Logged telephone contact will be made with participants throughout the course of follow-up if there is a loss of data stream from a device. The participant will be contacted by telephone to ensure compliance and correct use. These contacts will be recorded as evidence of feasibility and acceptability outcomes. In addition to the telephone call provided after the introductory training session, participants will receive a further call after 1 month to address any further concerns or questions.

Access to the Final Study Data Set

The full data set for analysis will be limited to the immediate research groups and to members who must additionally hold current contracts with King’s College London or University College London. The data analysis will be conducted in the appropriate data safe havens and university compute infrastructure.

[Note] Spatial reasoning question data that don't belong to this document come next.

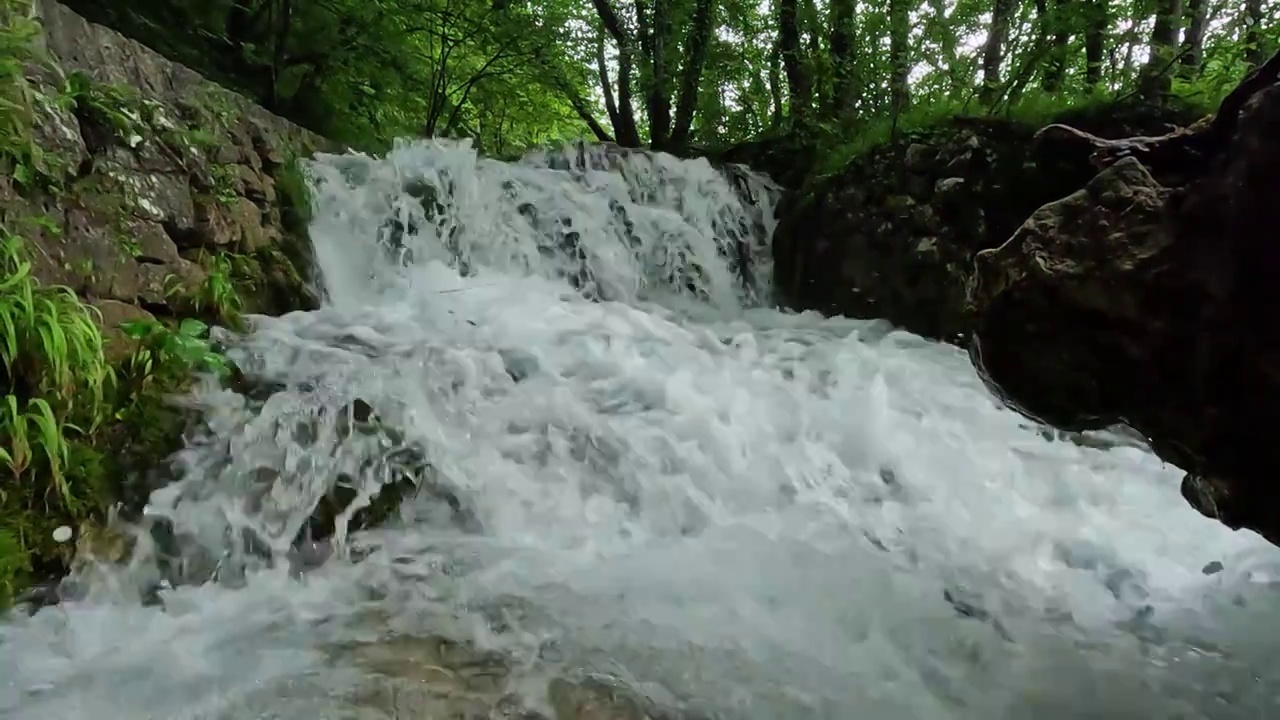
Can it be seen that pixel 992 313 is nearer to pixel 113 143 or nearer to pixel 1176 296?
pixel 1176 296

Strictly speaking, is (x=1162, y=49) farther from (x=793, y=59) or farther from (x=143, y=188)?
(x=143, y=188)

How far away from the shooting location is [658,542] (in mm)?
3420

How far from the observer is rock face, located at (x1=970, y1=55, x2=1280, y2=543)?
190cm

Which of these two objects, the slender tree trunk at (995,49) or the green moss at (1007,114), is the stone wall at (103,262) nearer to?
the green moss at (1007,114)

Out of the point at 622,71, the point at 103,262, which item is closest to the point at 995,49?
the point at 622,71

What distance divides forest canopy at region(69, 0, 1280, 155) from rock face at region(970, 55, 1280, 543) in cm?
482

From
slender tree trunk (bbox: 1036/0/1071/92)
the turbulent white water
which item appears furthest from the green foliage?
slender tree trunk (bbox: 1036/0/1071/92)

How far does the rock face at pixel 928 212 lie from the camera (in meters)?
6.56

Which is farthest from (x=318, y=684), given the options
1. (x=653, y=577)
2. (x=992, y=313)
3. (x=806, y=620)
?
(x=992, y=313)

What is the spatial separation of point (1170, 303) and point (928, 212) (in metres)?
5.17

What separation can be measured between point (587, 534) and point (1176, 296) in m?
2.44

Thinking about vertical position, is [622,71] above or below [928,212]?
above

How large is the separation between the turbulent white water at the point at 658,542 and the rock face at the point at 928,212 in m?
0.91

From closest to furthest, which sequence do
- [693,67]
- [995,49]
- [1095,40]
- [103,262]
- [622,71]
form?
[103,262]
[1095,40]
[995,49]
[693,67]
[622,71]
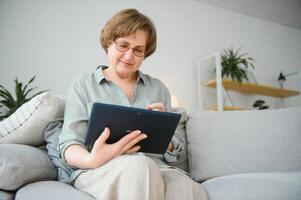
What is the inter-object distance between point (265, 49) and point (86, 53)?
2436mm

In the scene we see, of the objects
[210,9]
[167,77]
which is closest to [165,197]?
[167,77]

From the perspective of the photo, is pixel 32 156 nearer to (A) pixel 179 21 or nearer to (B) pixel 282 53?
(A) pixel 179 21

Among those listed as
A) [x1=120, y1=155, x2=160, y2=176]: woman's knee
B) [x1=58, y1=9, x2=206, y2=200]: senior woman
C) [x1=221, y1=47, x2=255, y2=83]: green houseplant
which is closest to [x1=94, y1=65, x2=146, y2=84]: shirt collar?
[x1=58, y1=9, x2=206, y2=200]: senior woman

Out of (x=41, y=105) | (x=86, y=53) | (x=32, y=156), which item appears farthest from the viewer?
(x=86, y=53)

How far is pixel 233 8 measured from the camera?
379 centimetres

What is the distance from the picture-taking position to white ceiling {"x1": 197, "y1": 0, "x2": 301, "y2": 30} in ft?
12.0

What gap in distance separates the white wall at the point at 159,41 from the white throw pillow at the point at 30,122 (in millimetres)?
1593

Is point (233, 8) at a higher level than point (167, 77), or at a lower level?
higher

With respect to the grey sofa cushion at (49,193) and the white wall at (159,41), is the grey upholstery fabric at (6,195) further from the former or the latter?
the white wall at (159,41)

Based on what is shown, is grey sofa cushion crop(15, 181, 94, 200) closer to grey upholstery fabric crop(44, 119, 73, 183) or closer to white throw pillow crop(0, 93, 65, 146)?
grey upholstery fabric crop(44, 119, 73, 183)

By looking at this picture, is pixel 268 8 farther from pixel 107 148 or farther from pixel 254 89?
pixel 107 148

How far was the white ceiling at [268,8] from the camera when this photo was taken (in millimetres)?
3645

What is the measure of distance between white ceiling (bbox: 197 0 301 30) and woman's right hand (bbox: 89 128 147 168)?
123 inches

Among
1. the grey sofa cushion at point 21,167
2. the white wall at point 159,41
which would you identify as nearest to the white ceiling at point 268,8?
the white wall at point 159,41
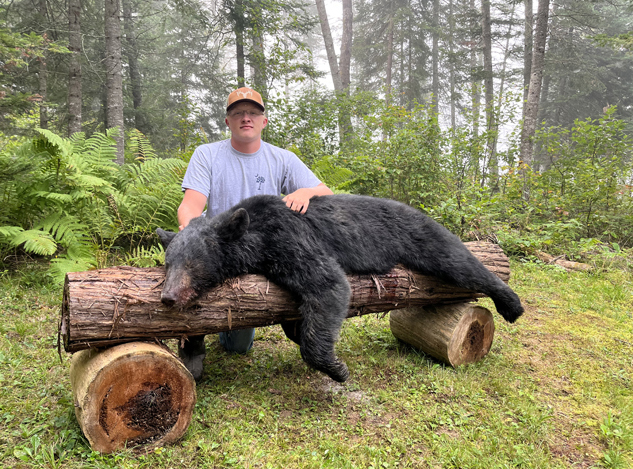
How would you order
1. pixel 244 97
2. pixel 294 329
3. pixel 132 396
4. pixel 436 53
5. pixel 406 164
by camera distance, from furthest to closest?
1. pixel 436 53
2. pixel 406 164
3. pixel 244 97
4. pixel 294 329
5. pixel 132 396

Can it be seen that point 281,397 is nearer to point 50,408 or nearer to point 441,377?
point 441,377

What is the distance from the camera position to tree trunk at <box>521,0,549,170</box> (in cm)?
1136

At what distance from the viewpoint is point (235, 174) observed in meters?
4.21

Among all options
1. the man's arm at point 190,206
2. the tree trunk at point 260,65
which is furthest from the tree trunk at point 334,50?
the man's arm at point 190,206

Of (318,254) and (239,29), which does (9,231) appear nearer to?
(318,254)

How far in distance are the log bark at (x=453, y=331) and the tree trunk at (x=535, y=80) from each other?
9246 millimetres

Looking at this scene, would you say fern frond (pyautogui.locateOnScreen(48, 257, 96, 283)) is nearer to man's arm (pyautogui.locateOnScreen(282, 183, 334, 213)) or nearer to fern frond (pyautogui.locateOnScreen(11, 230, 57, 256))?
fern frond (pyautogui.locateOnScreen(11, 230, 57, 256))

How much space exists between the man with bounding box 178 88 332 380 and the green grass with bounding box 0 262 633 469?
0.38 meters

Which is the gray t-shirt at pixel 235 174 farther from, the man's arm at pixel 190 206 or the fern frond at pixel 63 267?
the fern frond at pixel 63 267

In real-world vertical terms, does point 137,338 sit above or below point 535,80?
below

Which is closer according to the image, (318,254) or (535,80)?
(318,254)

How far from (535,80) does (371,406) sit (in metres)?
12.4

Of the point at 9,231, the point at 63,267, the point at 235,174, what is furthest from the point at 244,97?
the point at 9,231

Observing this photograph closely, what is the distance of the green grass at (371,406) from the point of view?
8.89 feet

A secondary pseudonymized (removing any potential identifiers, such as raw location and audio data, will be restricted to the locked primary data set), postprocessed, and deidentified set of derived features (eg, activity, HR, and sleep features) may be published for reference, benchmarking, and review as part of academic literature generated from this project.

Limitations

The size of the cohorts and the duration of the study might not be enough to get accurate and expected results, but this is typical for most pilot studies, as we intend to figure out the correct size and duration of the study required for expected results, which can be further used to plan future longitudinal studies. This can be partly mitigated by attempting to recruit people who are at high risk of exacerbation.

Dissemination Policy

Analysis and access to the primary data set will remain on secure King’s College London/University College London infrastructure and will be jointly owned by the co-investigator groups and institutions. The secondary deidentified and pseudonymized data set may be published by the project partners as part of analysis and publication dissemination activity, and this may include the use of repositories, such as Synapse [46], with the intended time aim of 12 to 18 months after the conclusion of data collection. Partners may be notified of the published results on the project website [47].